Adaellae raised her brows. “Mr. William, I cannot force you to do anything, but I can tell you that if you want to be sure you recover and don’t die, you need to remain.”
For a fleeting second, the thought crossed his mind it might be better for him to die. “I see,” he murmured. He rubbed his eye.
Adaellae held out a hand. “Can I see?”
She nodded at him. “Your hand.”
William frowned, but offered his trembling hand to her. It was steadier than earlier.
Adaellae grabbed his hand and stared at it a moment. She let go and set her hand on the table, facing him again. “The poison isn’t all out of your system, I don’t think,” she explained. “Unless this is life-or-death business, I truly think you need to stay for at least one more night.”
William ran a hand through his hair. His side ached.
Adaellae stood up, taking the empty bowl from him. “Why don’t we redress your wound, I get you a tonic for the pain, and meanwhile you relax and get your thoughts around?” She carried the empty bowl to the hearth, then walked back to him. “I assure you, you have plenty of time to worry about this.”
Time. It seemed to be slipping through his fingertips. But he stood up, supporting his weight on the table a second, then standing on his own feet. “Alright.”
Adaellae held her hand slightly away from her body, and as they started walking back to the hall, she held pace beside him.
“I don’t mean to be rude,” William said, tracing his fingers along the stone wall as they walked down the long hall with what must be personal chambers on either side, “but did you always live in Wakegloom?”
Adaellae smiled a little, shaking her head. “Oh, certainly not.

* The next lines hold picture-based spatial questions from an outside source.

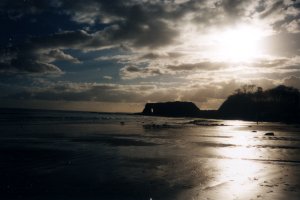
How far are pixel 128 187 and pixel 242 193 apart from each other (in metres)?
5.44

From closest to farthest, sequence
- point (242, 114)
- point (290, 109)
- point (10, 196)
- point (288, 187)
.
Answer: point (10, 196)
point (288, 187)
point (290, 109)
point (242, 114)

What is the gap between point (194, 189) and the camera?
15.8 m

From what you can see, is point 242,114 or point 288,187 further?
point 242,114

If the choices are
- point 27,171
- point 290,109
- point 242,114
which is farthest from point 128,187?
point 242,114

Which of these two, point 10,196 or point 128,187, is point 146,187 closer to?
point 128,187

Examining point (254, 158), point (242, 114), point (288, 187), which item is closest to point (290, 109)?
point (242, 114)

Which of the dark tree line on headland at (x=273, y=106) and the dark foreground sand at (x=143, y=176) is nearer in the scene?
the dark foreground sand at (x=143, y=176)

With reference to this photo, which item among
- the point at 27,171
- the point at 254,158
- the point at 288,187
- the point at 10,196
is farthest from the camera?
the point at 254,158

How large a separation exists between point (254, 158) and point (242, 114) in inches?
6967

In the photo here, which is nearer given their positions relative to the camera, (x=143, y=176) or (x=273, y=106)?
(x=143, y=176)

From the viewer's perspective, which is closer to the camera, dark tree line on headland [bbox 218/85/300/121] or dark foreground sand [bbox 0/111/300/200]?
dark foreground sand [bbox 0/111/300/200]

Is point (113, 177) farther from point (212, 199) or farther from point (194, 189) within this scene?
point (212, 199)

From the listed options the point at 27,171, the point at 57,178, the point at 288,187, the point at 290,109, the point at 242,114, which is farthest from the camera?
the point at 242,114

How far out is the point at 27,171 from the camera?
19625 mm
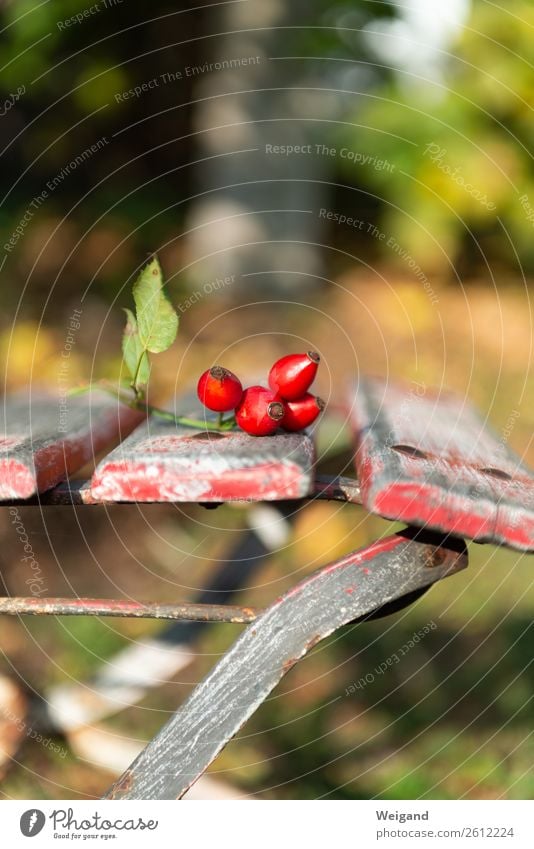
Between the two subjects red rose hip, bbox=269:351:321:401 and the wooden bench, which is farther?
red rose hip, bbox=269:351:321:401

When I just turned into an adult, I realized I wanted to go into the service of Maim, that I wanted to make a difference in the world.” She shrugged lightly. “There’s only so much you can do in a small place with few resources, so I thought, I should go to the City of Maim.” Adaellae nodded once. “Here I am. It’s been over a decade, now.” She pushed open the door to the room William had woken up in and stood just inside the door.
William stopped, studying her. “Then where’d you come from?”

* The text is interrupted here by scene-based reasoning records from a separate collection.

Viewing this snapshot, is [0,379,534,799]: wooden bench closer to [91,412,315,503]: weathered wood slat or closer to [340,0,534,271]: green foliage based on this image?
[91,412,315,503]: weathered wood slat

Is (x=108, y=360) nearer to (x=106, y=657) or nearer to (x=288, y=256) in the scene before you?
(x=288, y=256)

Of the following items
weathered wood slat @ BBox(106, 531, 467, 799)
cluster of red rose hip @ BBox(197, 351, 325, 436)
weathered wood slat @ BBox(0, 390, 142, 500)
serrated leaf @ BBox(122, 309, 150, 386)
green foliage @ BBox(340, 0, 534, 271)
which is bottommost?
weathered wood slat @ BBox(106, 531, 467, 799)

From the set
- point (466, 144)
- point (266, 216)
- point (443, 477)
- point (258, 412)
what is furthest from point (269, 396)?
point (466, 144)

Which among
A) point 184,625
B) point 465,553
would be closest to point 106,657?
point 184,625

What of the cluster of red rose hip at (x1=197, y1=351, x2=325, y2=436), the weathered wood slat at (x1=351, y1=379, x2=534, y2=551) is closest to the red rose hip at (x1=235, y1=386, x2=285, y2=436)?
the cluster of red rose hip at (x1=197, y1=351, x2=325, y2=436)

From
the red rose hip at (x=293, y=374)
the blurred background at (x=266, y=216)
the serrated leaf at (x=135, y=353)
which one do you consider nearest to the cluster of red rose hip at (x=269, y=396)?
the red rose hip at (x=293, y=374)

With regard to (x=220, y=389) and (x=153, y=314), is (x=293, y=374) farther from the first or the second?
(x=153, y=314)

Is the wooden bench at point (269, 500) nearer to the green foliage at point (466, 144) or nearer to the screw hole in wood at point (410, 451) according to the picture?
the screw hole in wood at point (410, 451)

Adaellae raised her brows. “Let’s just say I’m not from Teslal and leave it there.”
William frowned. “You’re not from Puclad…?”
Adaellae shook her head, chuckling. “I just said we’re leaving it at my not being from Teslal, but no, I’m not Puclase. And if I was, I wouldn’t tell you.” She gestured for him to enter.
That’s true. William entered. She followed, walking past him and grabbing the basket off the chair. She opened the shutters and light flooded the small room. Snippets of voices and the clatter of wheels on cobblestone filled the room.
Adaellae nodded to the chair, setting the basket on the ground. “You can sit here.” She sat next to the basket, sifting around in it.
William winced as he sat. His eyes felt heavy. “How many days have I been here?”
“You got here Maim’s day, so…” she shrugged. “Three days? Go on and take off your tunic for me.”
“Oh.” Three days. William lifted his shirt up and pulled it off slowly, letting out a long breath. His uncle certainly wouldn’t be pleased.
“You weren’t unconscious the whole time,” she continued, “but you weren’t exactly sensical most of the time, either. If you weren’t praying, you were muttering about something I had no knowledge of.”
William’s eyes widened at the mention of prayer. “Oh--!” Thoughts of his uncle disappeared as he realized that for those three days, he probably hadn’t made any offerings.
Adaellae started unwrapping the gauze around his abdomen. “What?”
“Do you have an altar in here?” Well that… was a weird question, then.
“Ah.” She nodded. He swore she was smirking. “We don’t have sage and I don’t believe we have an altar in here that hasn’t already been dedicated to Maim or J’kah.”
William ran a hand through his hair, swearing under his breath. What had he expected from this abbey, exactly? “Well, is there an herbalist near here?”
“Tell me, Mr. William,” Adaellae said, pulling the bandage over his side off. He winced when the air touched it. “Would Adaer really be that angry if you didn’t have offerings for her when you were healing from a deadly wound?”
“No, but I’m not dying now, am I?” William said, staring at the gash. The stitches were mostly even; the cut nasty looking.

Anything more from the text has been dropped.